These fundamental ideas are developed by Irenaeus, who considered the Incarnation of Christ as the key to the history of salvation wherein God has approached man to bring man to God (Adversus haereses 4.20.1), an idea that will be emphasized by St. athanasius (De Incarn. 53). Again it is Christ who carried out His Father's will in the Old Testament encounters (Demonst. 45), and who is the Beginning and the Law, the Resurrection and the Life. He saw the two Testaments as two steps in the reeducation by grace of man who sinned from ignorance as a child (nepios ), and portrayed Christ as the recapitulation of man, submitting to human experience, but conquering sin and the devil and effecting a recapitulation of all things in His Church by sending man the Holy Spirit in preparation for the final restoration of all things in God (Adversus haereses 35; Demonst. 3133).

Development of Speculative Theology. True theological speculation began with the 3d-century Fathers, particularly Clement of Alexandria, Origen, Methodius of Olympus, Hippolytus of Rome, and Tertullian. The doctrine of ideas in the mind of God had been accepted by Philo Judaeus and combined with Jewish thought expressed in the Books of Wisdom, which saw God's wisdom not merely as an attribute, but as a mysterious entity, possibly personal, who in the beginning assisted God in creation. First-century Jewish speculation had concentrated further on powers, the names of God, and the angel of God, through whom He worked in dealing with the universe. Philo translated the Hebrew word dabar (the power, or word, of God) by the Greek word Logos, thus identifying the notion of knowledge or wisdom with the Hebrew idea of God's power. The Stoics employed logos for the fiery rational principle that formed the universe, while the Neoplatonists defined logos as "a power (dynamis ) that represents a higher principle in action on a lower plane."

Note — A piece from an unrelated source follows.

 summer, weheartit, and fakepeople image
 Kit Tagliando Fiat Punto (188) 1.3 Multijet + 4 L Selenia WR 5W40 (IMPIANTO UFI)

When St. John in the prologue of his Gospel named Christ the Logos who was with God and is God, he was reflecting common usage in both the Diasporic Jewish and Hellenistic milieu. But John gave the Logos a definite meaning: He is a person; and Heb 1.3 further identified Christ with God's wisdom, calling him the "shining out of His glory." In contrast to the cyclical concept of history based on the material world as merely a reflection of ideas in the divine mind, the Christian thinkers of the 3d century followed the Judaic unilinear concept of history, and insisted on the historical reality of Christ, a beginning to the universe, man's destiny with creation, the history of the Fall, Redemption through the Incarnation, and the Church as an eschatological setting.

The Alexandrians were able to locate speculation about the essence of divinity within the Biblical perspective. Hence in considering Neoplatonic doctrine of the One-in-Manythe transcendent being, from whom proceeds the first mind, or Demiurge, who in turn brings into existence the intelligent soul of the universethey had at least a similitude for the doctrine of the Trinity. But it was a dangerous similitude, and caused some of the Christian thinkers to subordinate the Logos to the Father, and the Holy Spirit to the Logos.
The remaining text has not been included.